(Material supplied Opens)

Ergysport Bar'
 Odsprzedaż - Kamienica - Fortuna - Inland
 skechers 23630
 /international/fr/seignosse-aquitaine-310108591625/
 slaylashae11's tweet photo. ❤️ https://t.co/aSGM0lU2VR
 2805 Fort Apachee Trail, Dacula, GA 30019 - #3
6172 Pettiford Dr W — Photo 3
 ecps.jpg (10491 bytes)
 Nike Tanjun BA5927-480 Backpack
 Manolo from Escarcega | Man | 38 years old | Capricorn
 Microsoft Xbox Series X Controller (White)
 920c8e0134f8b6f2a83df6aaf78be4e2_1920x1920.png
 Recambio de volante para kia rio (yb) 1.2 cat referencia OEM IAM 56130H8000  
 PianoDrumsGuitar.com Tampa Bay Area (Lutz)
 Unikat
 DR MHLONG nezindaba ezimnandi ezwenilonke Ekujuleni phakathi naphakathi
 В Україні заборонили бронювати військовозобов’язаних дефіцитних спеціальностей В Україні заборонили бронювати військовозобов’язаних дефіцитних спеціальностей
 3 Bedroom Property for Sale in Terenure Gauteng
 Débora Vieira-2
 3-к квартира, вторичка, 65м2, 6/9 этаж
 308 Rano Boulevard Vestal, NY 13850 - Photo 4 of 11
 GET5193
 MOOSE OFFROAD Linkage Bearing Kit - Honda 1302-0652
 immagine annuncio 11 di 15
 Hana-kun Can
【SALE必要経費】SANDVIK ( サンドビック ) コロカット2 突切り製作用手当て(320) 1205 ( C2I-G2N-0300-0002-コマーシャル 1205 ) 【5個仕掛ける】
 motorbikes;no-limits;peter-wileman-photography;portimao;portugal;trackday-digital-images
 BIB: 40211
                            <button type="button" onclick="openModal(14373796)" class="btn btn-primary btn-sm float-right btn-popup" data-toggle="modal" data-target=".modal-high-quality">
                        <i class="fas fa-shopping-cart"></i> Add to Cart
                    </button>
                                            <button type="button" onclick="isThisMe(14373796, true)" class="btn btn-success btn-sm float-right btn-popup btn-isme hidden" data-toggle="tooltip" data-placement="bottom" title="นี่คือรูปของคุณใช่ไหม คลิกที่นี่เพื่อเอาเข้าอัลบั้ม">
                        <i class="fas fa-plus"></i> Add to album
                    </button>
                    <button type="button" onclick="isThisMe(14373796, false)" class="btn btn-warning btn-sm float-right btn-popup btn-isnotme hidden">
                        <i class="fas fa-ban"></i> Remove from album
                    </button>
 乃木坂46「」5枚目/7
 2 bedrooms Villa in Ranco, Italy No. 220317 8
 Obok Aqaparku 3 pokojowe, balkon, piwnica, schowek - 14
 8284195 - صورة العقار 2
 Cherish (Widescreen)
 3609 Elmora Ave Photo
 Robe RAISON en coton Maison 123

(Material supplied Closes)

What to do
Word for word, please return the lines from the one containing "乃木坂46「」5枚目/7" through the end of the listing, both ends included, and nothing else.

Result of the task
 乃木坂46「」5枚目/7
 2 bedrooms Villa in Ranco, Italy No. 220317 8
 Obok Aqaparku 3 pokojowe, balkon, piwnica, schowek - 14
 8284195 - صورة العقار 2
 Cherish (Widescreen)
 3609 Elmora Ave Photo
 Robe RAISON en coton Maison 123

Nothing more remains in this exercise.